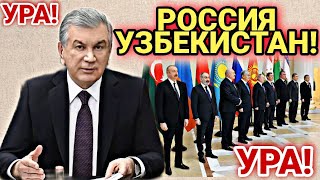 УРА УРА УЗБЕКИСТАН РОССИЯ! ОТЛИЧНЫЕ СЛОВА МИРЗИЁЕВА! ВАЖНО ДЛЯ ВСЕХ ГРАЖДАН СНГ!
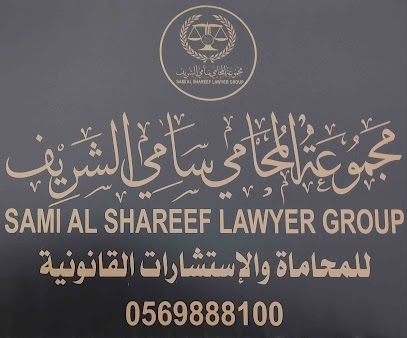 شركة سامي الشريف للمحاماة والاستشارات القانونية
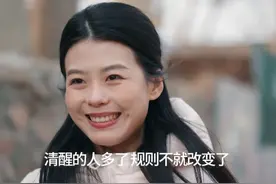 好的才叫文化，需要传承；而恶臭的叫糟粕，需要唾弃！#陋习文化 #女性成长 #共鸣视频封面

• • • • •

- [Task statement]:
Skip the pictures. Return exactly the lines from the one containing "شركة سامي الشريف" through the end of the data above, both included, and nothing besides.

- [Finished task]:
 شركة سامي الشريف للمحاماة والاستشارات القانونية
 好的才叫文化，需要传承；而恶臭的叫糟粕，需要唾弃！#陋习文化 #女性成长 #共鸣视频封面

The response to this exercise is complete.